Ellen White nennt ein drittes Ziel ihres Wirkens: Sünde zu tadeln und zum Gehorsam gegenüber der Bibel anzuhalten. Diese Absicht hängt ohne Zweifel eng mit ihren ersten beiden Zielen zusammen. Sie riet: "Wenn das Volk, das vorgibt, Gottes besonderer Schatz zu sein, seinen Geboten, wie sie in seinem Wort aufgezeichnet sind, gehorchen würde, brauchten keine besonderen Zeugnisse gegeben zu werden, um es an seine Pflicht zu erinnern und ihm seine Sündhaftigkeit und die furchtbare Gefahr zu zeigen, die darin liegt, daß es dem Worte Gottes nicht gehorcht. Das Gewissen vieler ist abgestumpft, weil sie erkannte Wahrheiten beiseite setzten, vernachlässigten oder gar verachteten." (2Sch, 254)

Ein viertes Ziel, das Ellen White verfolgte, bestand darin, biblische Prinzipien auf die modernen Lebensumstände anzuwenden. Diese Absicht wird durch die zahlreichen praktischen Ratschläge für den Alltag mehr als deutlich, die in ihren "Zeugnissen", in vielen thematischen Zusammenstellungen aus ihren Veröffentlichungen und ihren Büchern und Artikeln über biblische Fragen zu finden sind. Sie stellte fest: "Die Bibel ist ganz praktisch zu nehmen." (1FG, 20). Gleiches gilt auch für ihre eigenen Schriften. Sie stellen weder eine herkömmliche Gesamtdarlegung der Dogmatik dar, noch maßt sie sich darin die Rolle einer unfehlbaren Bibelauslegerin an. Im Gegenteil - ihre Ratschläge sind äußerst praktisch.
Ellen Whites Veröffentlichungen lenken unsere Aufmerksamkeit auf die Bibel, heben biblische Grundsätze hervor, tadeln Sünde und geben Ratschläge für den Alltag. Außerdem weisen sie auf die einzige Lösung für das Problem der Sünde hin. Sie spenden Trost, indem die Leser auf Jesus, auf Gottes Liebe und auf den Erlösungsplan als einzige Hoffnung für eine verlorene Menschheit aufmerksam gemacht werden.
Ellen White betont in ihren Schriften die zahlreichen biblischen Zusagen, die in Leben und Wirken, Tod und Auferstehung, im himmlischen Dienst und dem zweiten Kommen unseres Erlösers Jesus Christus gipfeln. So beschenken sie uns mit dem Trost und der Hoffnung der Bibel. Bücher wie "Der bessere Weg" und "Das Leben Jesu (Jesus von Nazareth)" sind hervorragende Beispiele dafür, aber auch in ihren anderen Veröffentlichungen wird Trost gespendet und Hoffnung geweckt. Indem sie die Bedeutung der Bibel hervorhebt, streicht sie beständig Jesus und den Glauben an ihn als einzige Hoffnung der Menschheit heraus.

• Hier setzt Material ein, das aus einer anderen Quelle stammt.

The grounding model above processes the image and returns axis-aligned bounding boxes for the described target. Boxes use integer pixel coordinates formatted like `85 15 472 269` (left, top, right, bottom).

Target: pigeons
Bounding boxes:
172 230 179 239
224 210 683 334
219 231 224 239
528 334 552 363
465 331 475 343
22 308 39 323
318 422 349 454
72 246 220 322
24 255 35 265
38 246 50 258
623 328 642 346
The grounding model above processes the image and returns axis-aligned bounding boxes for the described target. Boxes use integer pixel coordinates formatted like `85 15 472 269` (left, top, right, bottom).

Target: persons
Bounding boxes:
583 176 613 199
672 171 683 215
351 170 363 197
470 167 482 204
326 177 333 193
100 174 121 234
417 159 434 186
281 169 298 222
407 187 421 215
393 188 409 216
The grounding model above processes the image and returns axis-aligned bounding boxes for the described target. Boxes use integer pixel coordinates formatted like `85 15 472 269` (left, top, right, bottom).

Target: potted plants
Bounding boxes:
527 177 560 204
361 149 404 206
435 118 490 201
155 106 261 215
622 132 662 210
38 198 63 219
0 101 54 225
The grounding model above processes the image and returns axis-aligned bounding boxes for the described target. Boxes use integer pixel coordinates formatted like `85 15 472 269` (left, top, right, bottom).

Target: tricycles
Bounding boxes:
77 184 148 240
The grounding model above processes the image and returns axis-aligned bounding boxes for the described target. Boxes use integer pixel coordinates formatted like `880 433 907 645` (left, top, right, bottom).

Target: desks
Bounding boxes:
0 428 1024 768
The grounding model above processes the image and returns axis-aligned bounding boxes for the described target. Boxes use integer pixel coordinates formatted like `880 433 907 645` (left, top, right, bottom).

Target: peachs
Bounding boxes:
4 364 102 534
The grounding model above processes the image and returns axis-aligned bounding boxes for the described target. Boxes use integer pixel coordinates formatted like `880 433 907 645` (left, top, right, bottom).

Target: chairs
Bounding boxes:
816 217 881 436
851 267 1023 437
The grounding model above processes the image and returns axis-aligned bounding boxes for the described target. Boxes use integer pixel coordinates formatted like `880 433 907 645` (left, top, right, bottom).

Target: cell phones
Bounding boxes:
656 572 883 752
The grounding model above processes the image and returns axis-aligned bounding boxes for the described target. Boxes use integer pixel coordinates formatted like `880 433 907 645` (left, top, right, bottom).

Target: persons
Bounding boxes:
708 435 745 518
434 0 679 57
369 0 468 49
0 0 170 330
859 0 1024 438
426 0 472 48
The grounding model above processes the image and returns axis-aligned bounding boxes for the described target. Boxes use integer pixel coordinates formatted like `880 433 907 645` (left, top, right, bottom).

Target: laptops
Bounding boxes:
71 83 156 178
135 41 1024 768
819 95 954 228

Nun sollten wir noch auf ein letztes Ziel von Ellen Whites Schriften achten: Sie wurden von Gott gegeben, um ein Volk für die letzten Tage der Weltgeschichte vorzubereiten. Bücher wie "Der große Kampf" und andere entfalten die biblischen Themen, die sein Volk der Endzeit in besonderer Weise betreffen werden. Mit ihrem gesamten Wirken wollte Ellen White nicht nur auf die Wiederkunft Jesu in den Wolken des Himmels hinweisen, sondern Männern und Frauen auch Ratschläge für die notwendige Vorbereitung auf diesen Tag geben. In diesem Sinne spiegelt sie den Auftrag Christi wider, der die Menschen dazu drängte, für sein baldiges Kommen bereit zu sein (vgl. Mt 24,36-25,46; Offb 22,20).
Doch selbst in ihren Bestrebungen, ihre Leser auf die Wiederkunft Christi vorzubereiten, verwies Ellen White fortwährend zurück auf die Bibel. So lesen wir in "Der große Kampf": "Nur wer seine Seele mit den Wahrheiten der Bibel gestärkt hat, wird den letzten großen Kampf überstehen." (GK, 594) Ellen White wurde nie müde, Gottes Wort zu erhöhen oder Menschen darauf hinzuweisen.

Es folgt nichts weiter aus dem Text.